Consumers try iPads in an Apple store in Arlington, Virginia state of the United States, on April 3, 2010. Apple iPad, much-anticipated tablet computer of Apple Inc., went on sale on Saturday. (Xinhua Photo)

The iPad was available in more than 200 U.S. Apple stores and most stores run by consumer electronics retailer Best Buy beginning from 9:00 a.m. local time, and from New York City to Palo Alto in the west coast, enthusiastic fans even camped out overnight outside some Apple stores, hoping to be the first to grab one.

Consumers try iPads in an Apple store in Arlington, Virginia state of the United States, on April 3, 2010. Apple iPad, much-anticipated tablet computer of Apple Inc., went on sale on Saturday. (Xinhua/Zhang Jun)

"We came specially for the debut long away from Holland," Wim Hofman and Hans Schoemakers from the Netherlands, told Xinhua outside Apple's flagship store on Fifth Avenue in New York City.

"We spent some 3,000 euros on travel and hotel rooms specially for this event," they said.

Outside an Apple store in California's Burlingame, a city south of San Francisco, dozens of people were already queuing before the door opened at 9:00 a.m..

Hiro Kishimoto, a Japanese computer researcher who was in San Francisco to attend a meeting, came as early as 5 a.m. and was the first in the line for purchase.

He said he intends to use the iPad to read books and magazines, believing the device will be a good tool for Web surfing.

"Because the laptop is too heavy to carry on all the time, when you are in the living rooms, maybe the iPad is the best device to use," Kishimoto told Xinhua.

Breanna Oliveros, a 13-year-old from South San Francisco, was in the line to pick up the iPad her grandfather pre-ordered on March 12 as her birthday present.

"I'm going to use it for education like read, research and keep notes, and for my own social life at the same time," said the girl who was accompanied by her grandfather in the line.

The iPad models that hit the U.S. market Saturday, with price starting from 499 U.S. dollars, only have Wi-Fi links to the Internet.

According to Apple, models that have both Wi-Fi and 3G connectivity will be available in the U.S. and in Australia, Canada, France, Germany, Italy, Japan, Spain, Switzerland and the UK in late April.

Featuring a 9.7-inch touch screen, iPad can let users perform various tasks including browsing the Web, watching videos, playing games and reading eBooks.

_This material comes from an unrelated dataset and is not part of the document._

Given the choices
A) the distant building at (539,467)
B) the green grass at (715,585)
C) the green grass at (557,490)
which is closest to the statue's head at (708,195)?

Since Apple unveiled the iPad on Jan. 27 this year, interests about the device have been building up among consumers, developers and content providers.

The iPad has received generally positive reviews, but analysts are cautions about whether Apple's latest gadget can repeat the success of the company's hit products such as iPod and iPhone in the mass market.

Apple is trying to remake the tablet computer, which has been available since the 1990s but failed to catch on in the mass market.

The iPad doesn't support Adobe's Flash software used to watch much of the video on the Web and also lacks features such as physical keyboard, USB ports and multitasking, which may limit its attractions to the mass consumers, some analysts said.

Admitting that iPad did have compromises and drawbacks, Walter Mossberg, an influential technology columnist at The Wall Street Journal, believed the device has the potential to change portable computing profoundly, and to challenge the primacy of the laptop.

"It could even help, eventually, to propel the finger-driven, multitouch user interface ahead of the mouse-driven interface that has prevailed for decades," Mossberg wrote in a recent review.

However, he also noted that "only time will tell if it's a real challenger to the laptop and netbook."

Analysts have been closely watching how iPad sales will perform over the first weekend, with some expecting the number to be around hundreds of thousands.

Worldwide iPad sales could reach 7.1 million units in 2010, double next year and nearly triple to 20.1 million in 2012, market research firm iSuppli predicted on Friday.

Sales in 2010 will be driven by early adopters and others attracted to the iPad's unique touch-screen-based user interface, and sales in the next two years will be driven up by factors including a flood of new applications, improved functionality and declining prices, iSuppli said.